# General > Photography >  Monday Nights Invasion of Scrabster Harbour

## North Light

Like a swarm of locusts, oh alright a very small swarm of locusts, Thurso Camera Club used Scrabster Harbour for a evening of night photography, the weather was fortunately kind to us, not too cold, little wind and dry, what more could we have asked for,


http://www.flickr.com/photos/north_light/4287869589/


http://www.flickr.com/photos/north_light/4286472700/

----------


## North Light

And two more.


http://www.flickr.com/photos/north_l...10270/sizes/m/


http://www.flickr.com/photos/north_light/4286472456/

Hopefully some of the other photographers present will add to this thread.

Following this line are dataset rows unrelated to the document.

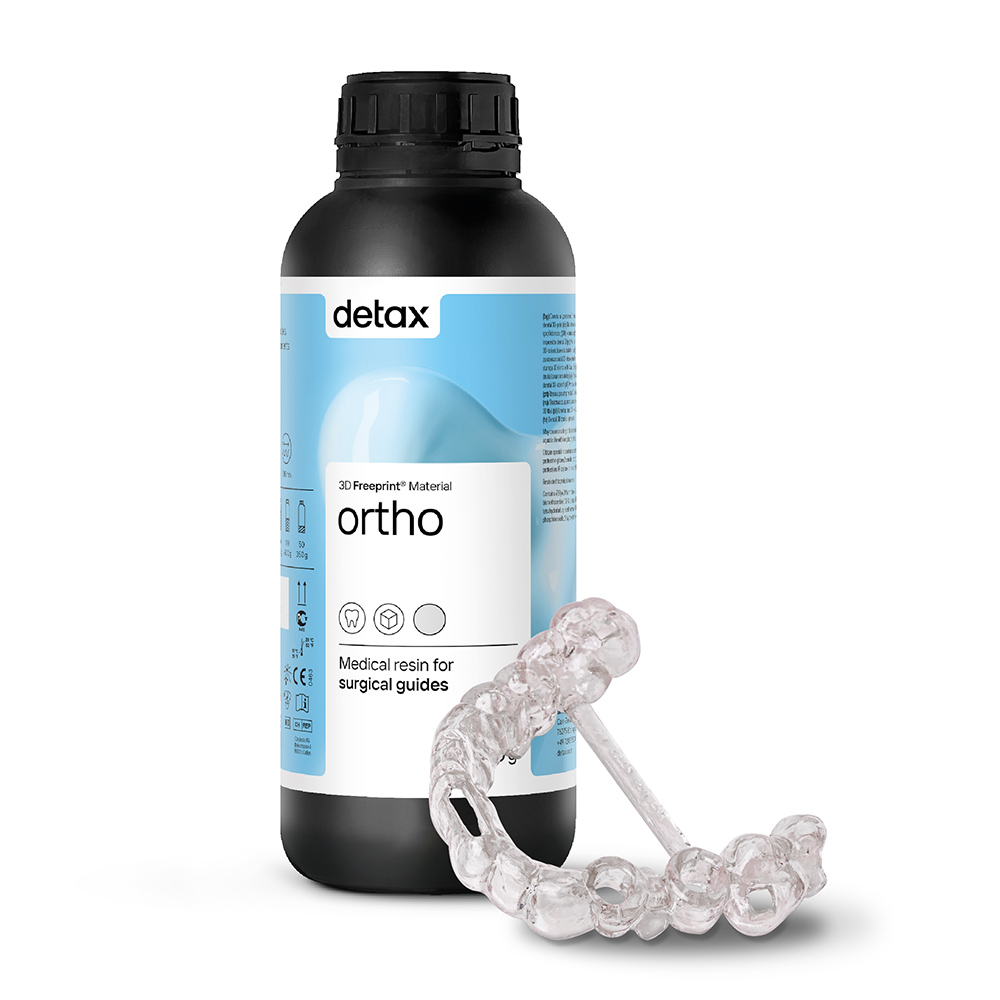 Freeprint ortho 1 kg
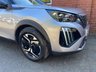 USED 2025 74 PEUGEOT 2008 1.2 GT SUV 5dr Petrol Hybrid e-DSC6 Euro 6 (s/s) (136 ps) 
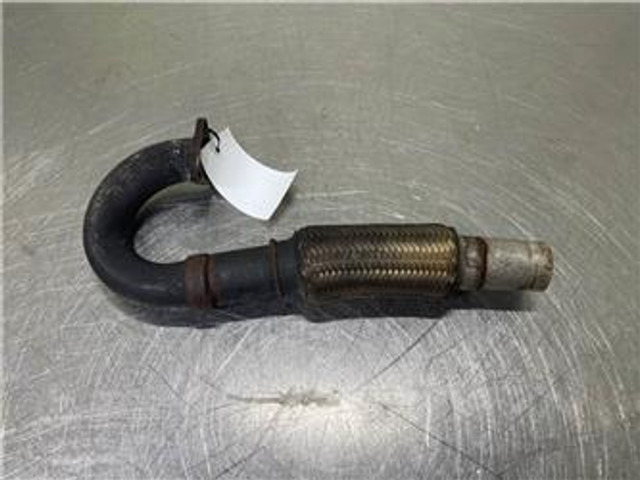 Schaeff SKL834-0451016025-Exhaust/Auspuff/Uitlaat - Motor de Máquina de construção: foto 1 Schaeff SKL834-0451016025-Exhaust/Auspuff/Uitlaat - Motor de Máquina de construção: foto 1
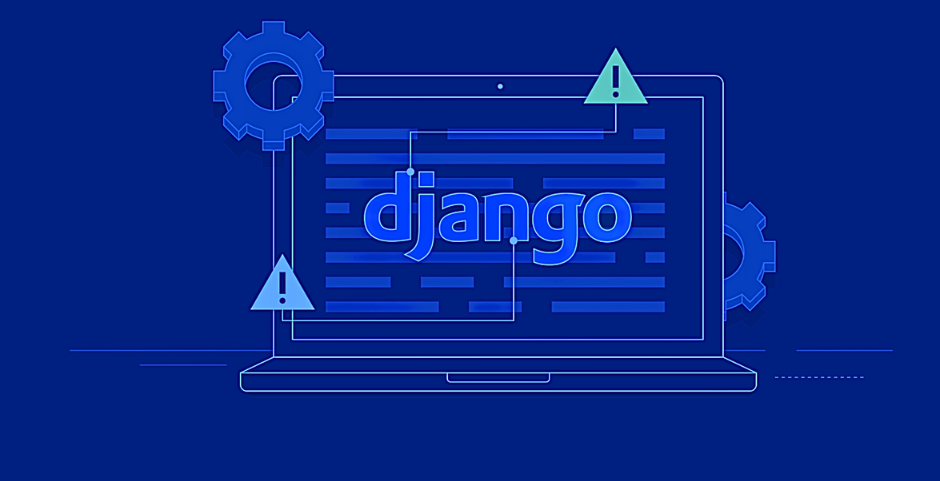 Django diagram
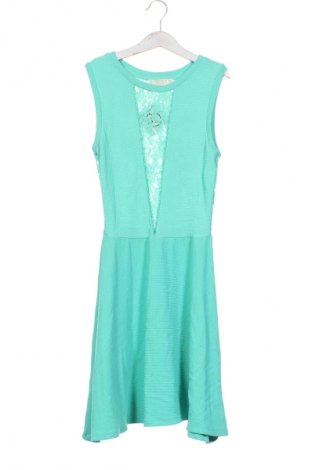 Šaty  Pull&Bear, Veľkosť S, Farba Zelená, Cena  14,95 €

Some by Rheghead can be found here http://forum.caithness.org/showthrea...t=52034&page=2

----------


## Deemac

I was one of the locusts! Here are a few of my efforts.

#1.


#2.


#3.

----------


## dragonfly

not fair!!!  so wanted to go but had to stay celebrate Abby's 18th birthday instead

lovely photos both

----------


## Kenn

Great shots, particularly like No.3 Deemac, great reflections.

----------


## upolian

> I was one of the locusts! Here are a few of my efforts.
> 
> #1.
> 
> 
> #2.
> 
> 
> #3.


stunning photos there!!!

----------


## cazmanian_minx

Lovely shots guys, really sorry I couldn't make it :-(

----------


## silversurfer

I was another one clogging up the harbour - we very lucky to get such a good night to practice what we were taught by Martina.





The red and white streaks and lights on this final one was actually the Boy Shane leaving port - oh how I wish they had more lights on!

----------


## wicker05

Great shots everyone  :Smile:

----------


## futurelegends

There was a real buzz in Scrabster - Thanks Martina for the tips and the inspiration.

----------


## Moira

Fabulous photos everyone. 

You're recording yet another chapter in the demise of the fishing industry in Caithness. 

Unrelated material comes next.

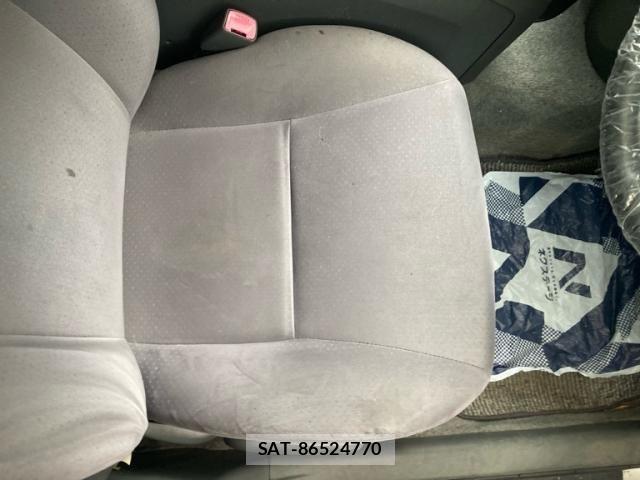 Toyota PRIUS 2008-09 8745326-14
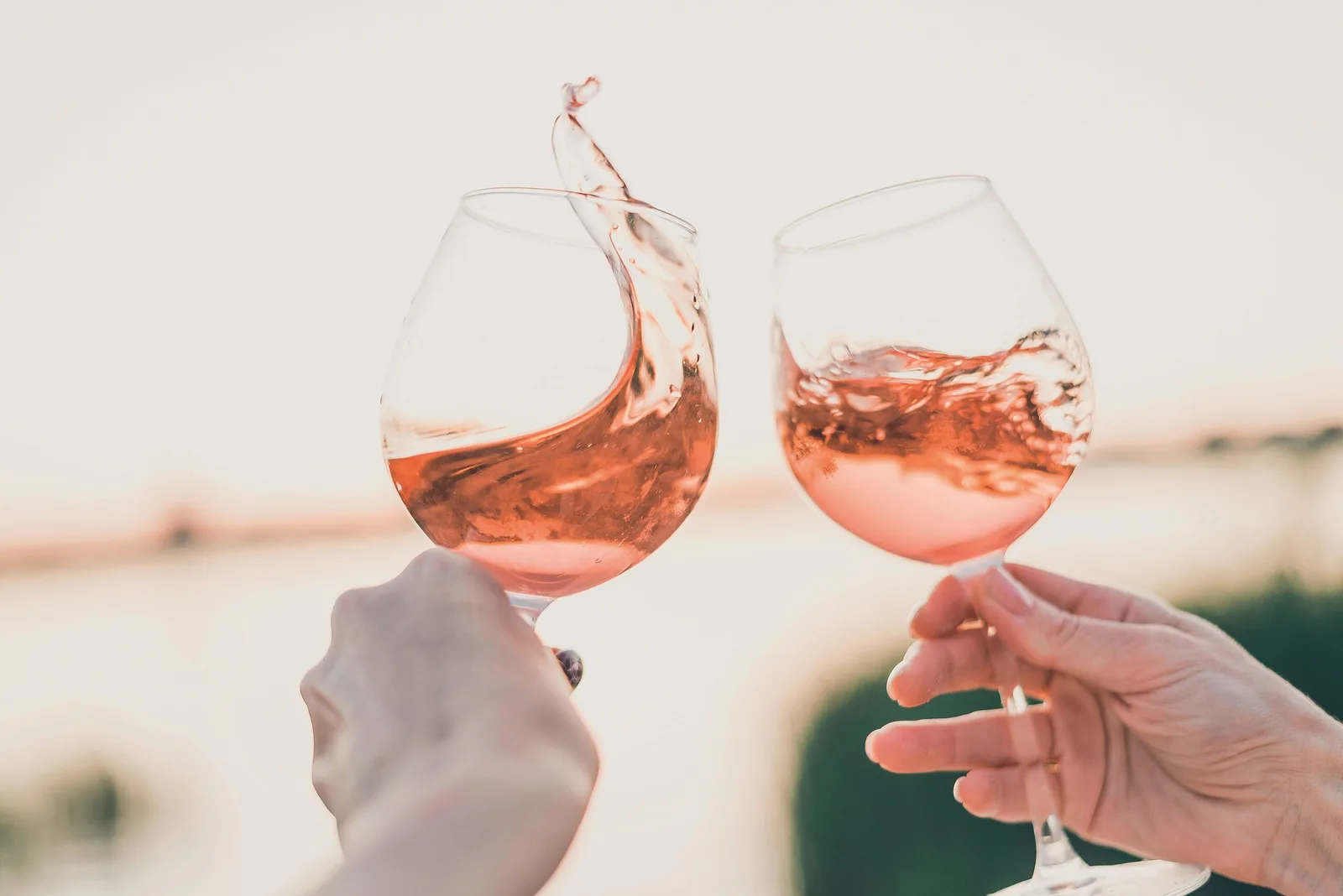 Il futuro del vino è Rosé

Is anyone free to photograph some of the Crabbers on a Monday morning, really early?

----------


## Raven

Well done to everyone who came along and enjoyed themself! I hope a few tips have brushed off!

----------


## North Light

Good to see so many others efforts from the night, and the quality of work produced, and of course thanks to Martina for her valuable instruction and advice.

NL

----------


## Sporran

I've thoroughly enjoyed looking at all the lovely photos on this thread! Well done, everyone!  :Smile:

----------


## eddiston

My first attempt of Scrabster at night and only my 4th attempt at night photography - another learning curve to climb!

----------


## Sporran

All three photos are excellent, eddiston!  :Smile:

----------


## Boozeburglar

I would expect more stylistic variation, so I assume the  intention was to practise something limited so you could compare results?

----------


## futurelegends

> I would expect more stylistic variation, so I assume the  intention was to practise something limited so you could compare results?

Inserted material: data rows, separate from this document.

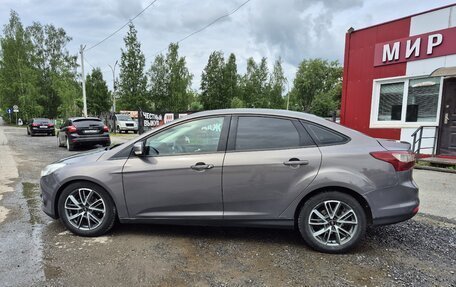 Ford Focus III, 2013 год, 695 000 рублей, 8 фотография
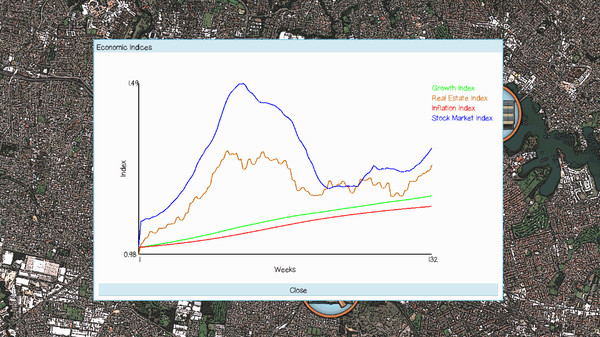 Скриншот из This Grand Life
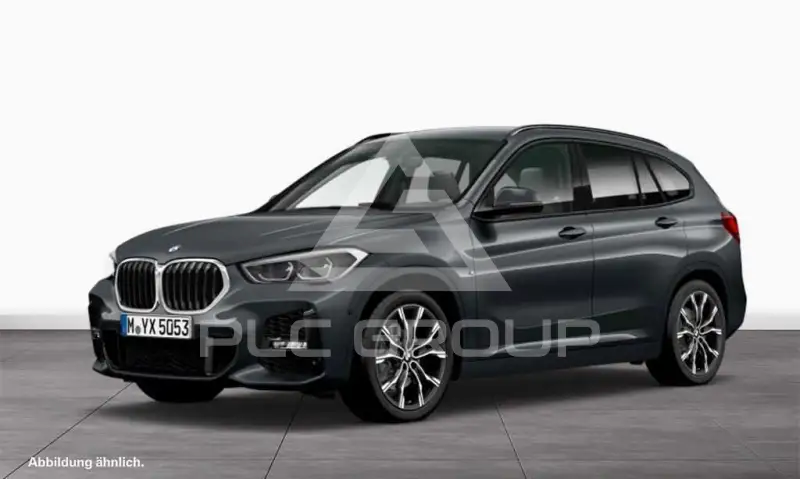 2022 BMW X1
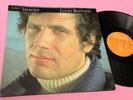 LUCIO BATTISTI LP IMAGES ORIG 1977 MINT MAI SUONATO COP LAMINATA APRIBILE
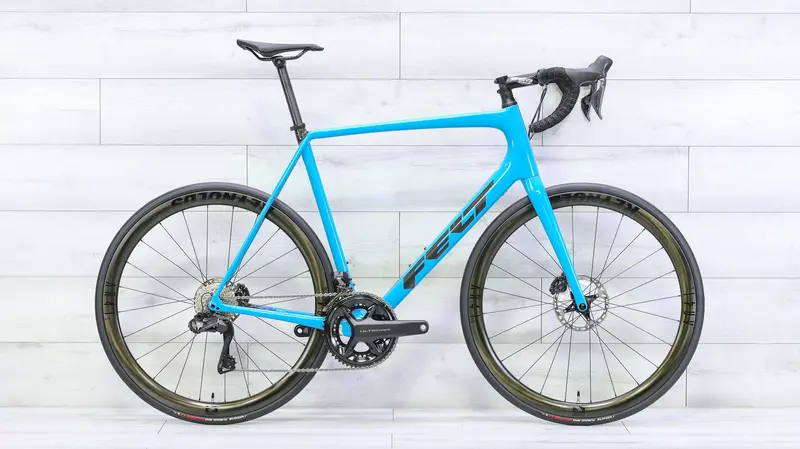 Felt Fr Advanced Ultegra Di2 Road Bike - 2024, 61Cm 1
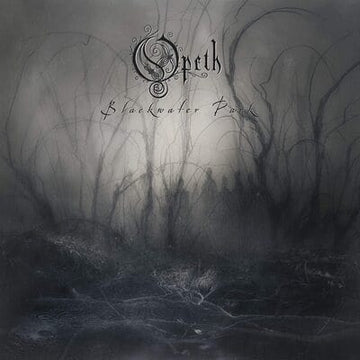 Opeth - Blackwater Park (20th Anniversary Edition) - 2LP - Vinyl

If you had been following the 'Thurso Camera Club Season 2009 - 2010' String on this section of the forum you may have noticed that the outing followed a theory session at the club meeting.

----------


## kas

Love all the shots everyone, especially eddistons black and white shot. I deleted everything when I got home and am so glad I did now I have seen everyone elses efforts.

----------


## Rheghead

The fireflies were out on Monday as well.  ::

----------